In The Count Tells You Everything, we showed that broad-population pitch prediction barely beats knowing the count. But that was a league-wide result across 1,081 pitchers. The natural follow-up: are some individual pitchers reliably predictable?

We selected 14 elite starting pitchers — all with 4,000+ pitches across the 2024–2025 seasons — and trained individual models for each. The answer: most aren't. But five are.

The Expanded Sample: 14 Starters

We pulled 73,735 pitches across 14 starters from 2024–2025 Statcast data. Each pitcher got their own XGBoost, random forest, extra trees, and logistic regression models trained on a strict temporal split (training through June 2025, testing on the rest).

Data lines:
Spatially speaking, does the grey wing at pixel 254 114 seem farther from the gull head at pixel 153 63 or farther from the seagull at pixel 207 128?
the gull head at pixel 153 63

The exercise:
According to the pitch prediction write-up, what date marks the end of the training data in the split used for each pitcher's models?

Expected answer:
June 2025.